In sostanza la vittoria sul Califfato in Iraq darebbe due grandi risultati alla Coalizione anti terrorismo guidata dagli USA: sbandierare una vittoria importante e innegabile sul terreno; passare la patata bollente alla Siria, con ogni probabilità costretta a distogliere truppe dal fronte di Aleppo, dove la vittoria contro i ribelli islamisti (non l’ISIS, ma i ribelli anti Assad) sembra ormai più che possibile.
Quando l’armata anti ISIS liberò Falluja a giugno, i miliziani in fuga verso nord furono bombardati.
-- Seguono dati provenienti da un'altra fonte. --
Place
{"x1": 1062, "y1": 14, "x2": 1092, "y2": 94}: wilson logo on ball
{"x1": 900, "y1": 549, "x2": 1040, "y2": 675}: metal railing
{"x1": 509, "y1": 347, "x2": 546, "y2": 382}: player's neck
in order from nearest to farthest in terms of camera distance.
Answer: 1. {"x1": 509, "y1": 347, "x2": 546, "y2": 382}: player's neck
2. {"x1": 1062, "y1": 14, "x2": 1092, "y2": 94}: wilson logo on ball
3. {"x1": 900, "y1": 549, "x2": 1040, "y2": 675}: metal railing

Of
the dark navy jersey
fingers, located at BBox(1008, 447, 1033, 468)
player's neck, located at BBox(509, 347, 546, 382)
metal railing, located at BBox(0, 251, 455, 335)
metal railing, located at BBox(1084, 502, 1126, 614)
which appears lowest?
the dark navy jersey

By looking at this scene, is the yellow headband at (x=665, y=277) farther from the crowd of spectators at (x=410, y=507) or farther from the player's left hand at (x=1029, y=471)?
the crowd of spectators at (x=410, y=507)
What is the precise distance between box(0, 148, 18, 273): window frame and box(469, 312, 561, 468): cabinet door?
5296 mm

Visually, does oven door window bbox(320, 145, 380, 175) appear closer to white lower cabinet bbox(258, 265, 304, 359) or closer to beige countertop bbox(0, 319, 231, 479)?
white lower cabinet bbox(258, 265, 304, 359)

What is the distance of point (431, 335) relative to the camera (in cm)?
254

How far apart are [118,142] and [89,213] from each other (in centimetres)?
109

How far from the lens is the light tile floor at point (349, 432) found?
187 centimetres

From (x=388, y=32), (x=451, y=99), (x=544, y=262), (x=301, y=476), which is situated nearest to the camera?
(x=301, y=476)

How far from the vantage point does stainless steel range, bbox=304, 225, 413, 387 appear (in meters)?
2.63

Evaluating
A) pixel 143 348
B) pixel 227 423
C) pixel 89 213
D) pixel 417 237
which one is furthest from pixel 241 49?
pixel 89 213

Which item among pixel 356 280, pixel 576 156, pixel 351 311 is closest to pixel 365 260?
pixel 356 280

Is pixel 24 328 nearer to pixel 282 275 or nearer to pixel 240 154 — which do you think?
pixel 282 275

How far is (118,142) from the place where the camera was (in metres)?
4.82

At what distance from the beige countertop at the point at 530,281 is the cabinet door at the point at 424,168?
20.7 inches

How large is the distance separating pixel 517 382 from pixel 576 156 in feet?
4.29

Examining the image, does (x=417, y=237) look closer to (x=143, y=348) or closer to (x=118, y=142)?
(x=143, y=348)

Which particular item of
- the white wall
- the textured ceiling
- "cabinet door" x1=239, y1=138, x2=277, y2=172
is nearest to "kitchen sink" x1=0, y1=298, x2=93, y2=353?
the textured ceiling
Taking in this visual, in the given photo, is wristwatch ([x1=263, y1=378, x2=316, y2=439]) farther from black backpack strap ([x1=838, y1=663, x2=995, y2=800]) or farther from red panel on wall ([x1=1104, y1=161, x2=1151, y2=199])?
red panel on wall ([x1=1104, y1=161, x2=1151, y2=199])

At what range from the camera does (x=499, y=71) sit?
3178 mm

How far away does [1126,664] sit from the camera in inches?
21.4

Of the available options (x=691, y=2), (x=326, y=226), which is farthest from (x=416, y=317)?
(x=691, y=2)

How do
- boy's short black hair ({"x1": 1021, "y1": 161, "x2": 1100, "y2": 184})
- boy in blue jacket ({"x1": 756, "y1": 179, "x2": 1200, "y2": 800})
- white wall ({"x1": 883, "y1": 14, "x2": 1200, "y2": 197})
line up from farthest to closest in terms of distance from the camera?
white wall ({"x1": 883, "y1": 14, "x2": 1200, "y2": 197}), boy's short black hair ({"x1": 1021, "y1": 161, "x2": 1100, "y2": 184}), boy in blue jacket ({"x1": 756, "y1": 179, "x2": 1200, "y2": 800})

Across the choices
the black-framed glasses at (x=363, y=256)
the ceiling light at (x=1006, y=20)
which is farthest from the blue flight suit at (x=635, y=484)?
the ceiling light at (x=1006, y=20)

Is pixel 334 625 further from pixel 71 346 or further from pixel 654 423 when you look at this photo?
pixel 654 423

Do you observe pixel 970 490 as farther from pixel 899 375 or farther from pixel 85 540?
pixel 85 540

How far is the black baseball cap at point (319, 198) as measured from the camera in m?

Cosa succederà ora a quelli diretti in Siria?
A suo tempo mettemmo in risalto come le guerre contro lo Stato Islamico in Siria e in Iraq siano molto diverse tra loro. Oggi mettiamo in rilievo il modo diverso in cui vengono trattate: i caccia che bombardano Mosul, sono gli stessi che a settembre hanno colpito per “errore” le truppe siriane a Deir Ezzor, impegnate nella stessa causa.
Nella guerra delle Humvees (ce le hanno gli iracheni, i curdi iracheni, i curdi siriani e miliziani dell’ISIS) tutto si può dire tranne che la liberazione di Mosul porterà a una stabilizzazione dell’area. Il quadro cambierà, ma prima di parlare di pace ci vorrà molto tempo.